(TUGAS ANDA)
Salin dengan tepat bagian teks tentang moral kapitalis mulai dari "Kini, alasan mengapa" sampai "miskin begitu saja.", termasuk kedua bagian tersebut.

Sebagaimana telah dipahami dari uraian di atas, kapitalisme telah menyeret manusia untuk menyembah hanya uang dan kekuatan yang bersumber dari uang. Dengan sama sekali tidak mengindahkan nilai agama dan etika, masyarakat yang terpengaruh pemikiran evolusi akan lebih mengutamakan materi, dan menjadi semakin jauh dari perasaan seperti cinta, kasih sayang dan pengorbanan.
Akhlak kapitalis ini telah merajalela hampir di seluruh lapisan masyarakat sekarang. Akibatnya, kaum miskin, lemah dan tak berdaya tidak mendapatkan bantuan, perhatian ataupun perlindungan. Bahkan jika mereka menderita penyakit parah dan mematikan, mereka tidak mampu mendapatkan seseorang yang bersedia membantu mengobati mereka. Kaum papa terlantar begitu saja hingga sakit dan meninggal. Di banyak negara, seringkali dijumpai ketidakadilan dan perilaku tidak manusiawi seperti anak-anak di bawah umur yang dipaksa bekerja dan diterlantarkan tanpa mendapatkan hak mereka secara wajar.
Kini, alasan mengapa negara-negara seperti Etiopia menderita bencana kekeringan dan kelaparan adalah merajalelanya moral kapitalis ini. Kendatipun bantuan dan dukungan dari banyak negara sebenarnya mampu menyelamatkan penduduk yang kelaparan ini, mereka tetap saja dibiarkan kelaparan dan miskin begitu saja.

(CATATAN YANG TERSEDIA)
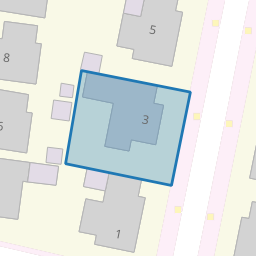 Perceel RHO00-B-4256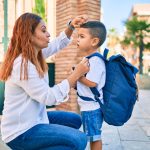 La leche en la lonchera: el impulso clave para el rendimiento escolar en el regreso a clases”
==
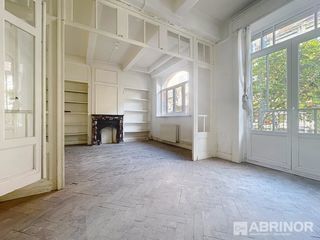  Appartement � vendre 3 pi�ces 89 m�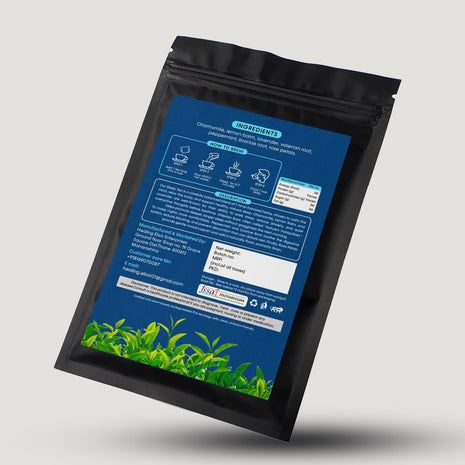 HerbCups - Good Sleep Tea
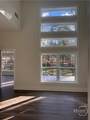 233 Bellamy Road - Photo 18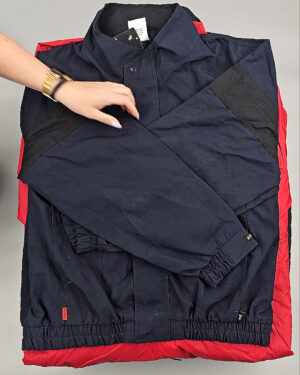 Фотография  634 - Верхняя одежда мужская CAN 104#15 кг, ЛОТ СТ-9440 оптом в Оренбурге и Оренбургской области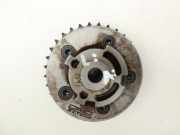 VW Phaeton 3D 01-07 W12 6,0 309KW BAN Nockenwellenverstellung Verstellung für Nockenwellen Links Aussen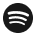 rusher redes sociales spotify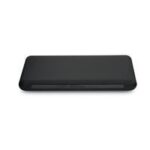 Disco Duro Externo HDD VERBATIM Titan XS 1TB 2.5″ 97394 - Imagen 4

(JAWABAN ANDA)
Kini, alasan mengapa negara-negara seperti Etiopia menderita bencana kekeringan dan kelaparan adalah merajalelanya moral kapitalis ini. Kendatipun bantuan dan dukungan dari banyak negara sebenarnya mampu menyelamatkan penduduk yang kelaparan ini, mereka tetap saja dibiarkan kelaparan dan miskin begitu saja.